Avi health monitors determine whether a pool server should receive traffic. For web applications, an HTTP or HTTPS health monitor can send a request to a specific URI and validate the response body or status code. VMware Avi documentation describes health monitor failures such as payload mismatch, where a server is marked down when the expected response content is not returned. The most reliable design is to make the application expose a health-check URI that performs its own dependency validation, including a database query, and returns the expected response only when the application and database path are functional. This confirms the actual application dependency rather than merely checking TCP reachability or the database independently. Therefore, the correct approach is to use an HTTP health monitor against a dependency-aware URI.

The TCP Proxy Profile controls TCP behavior for a Virtual Service when Avi terminates the client TCP connection and opens a separate server-side TCP connection. VMware Avi documentation states that the TCP proxy terminates client connections, processes traffic, and then establishes a connection to the destination server. The Custom TCP Proxy Profile mode is used when administrators need to manually configure TCP proxy settings rather than use predefined system defaults. A valid reason to use this mode is to change TCP timeout behavior, including the idle duration timeout. Rate limiting is generally handled by policy or security controls, disabling SNAT is configured through network service or preserve-client-IP-related settings, and exposing destination port to the application is not the standard reason for selecting TCP Proxy Custom mode in this question.

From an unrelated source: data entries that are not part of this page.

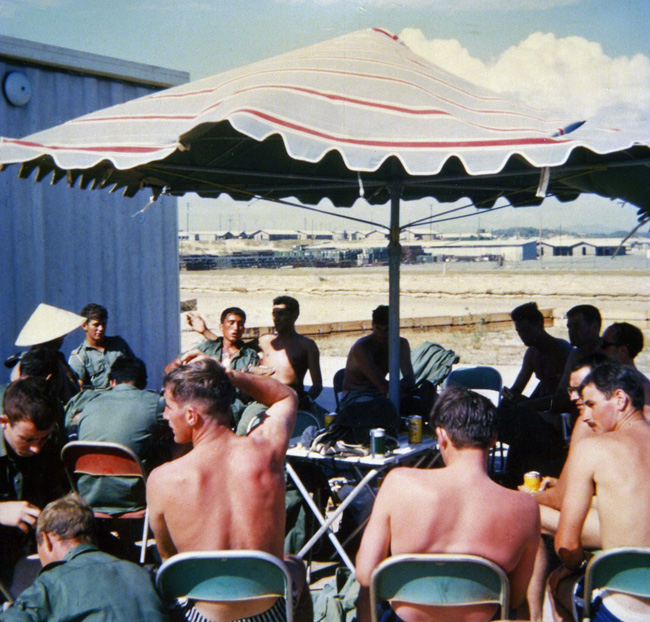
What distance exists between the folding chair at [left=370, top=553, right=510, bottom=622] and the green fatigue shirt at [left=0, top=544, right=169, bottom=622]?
70cm

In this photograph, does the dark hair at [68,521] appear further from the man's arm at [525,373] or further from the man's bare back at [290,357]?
the man's arm at [525,373]

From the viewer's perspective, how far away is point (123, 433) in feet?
13.0

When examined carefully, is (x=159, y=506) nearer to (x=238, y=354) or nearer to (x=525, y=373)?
(x=238, y=354)

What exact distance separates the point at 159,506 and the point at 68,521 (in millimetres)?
307

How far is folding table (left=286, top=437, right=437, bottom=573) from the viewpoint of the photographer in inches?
152

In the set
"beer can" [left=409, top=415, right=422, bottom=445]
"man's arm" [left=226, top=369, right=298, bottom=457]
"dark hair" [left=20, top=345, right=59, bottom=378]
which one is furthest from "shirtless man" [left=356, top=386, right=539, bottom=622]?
"dark hair" [left=20, top=345, right=59, bottom=378]

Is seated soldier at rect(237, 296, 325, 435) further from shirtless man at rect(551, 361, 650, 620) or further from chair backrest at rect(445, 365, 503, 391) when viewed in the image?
shirtless man at rect(551, 361, 650, 620)

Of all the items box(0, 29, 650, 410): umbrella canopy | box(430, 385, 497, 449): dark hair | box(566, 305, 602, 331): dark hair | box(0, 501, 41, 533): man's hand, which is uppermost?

An HTTPS client shows an untrusted certificate warning when the presented certificate cannot be validated by the client. Common causes include an expired certificate, a self-signed certificate, or a certificate signed by an internal certificate authority that the client does not trust. Avi documentation distinguishes between RSA and EC certificates as certificate algorithm types that can both be used by Virtual Services. A certificate being RSA instead of EC does not inherently make it untrusted. RSA certificates are still valid and supported when issued by a trusted CA, within their validity period, and matching the requested hostname. Therefore, the certificate algorithm alone is not a cause of an untrusted certificate error. The answer that would not cause the issue is B.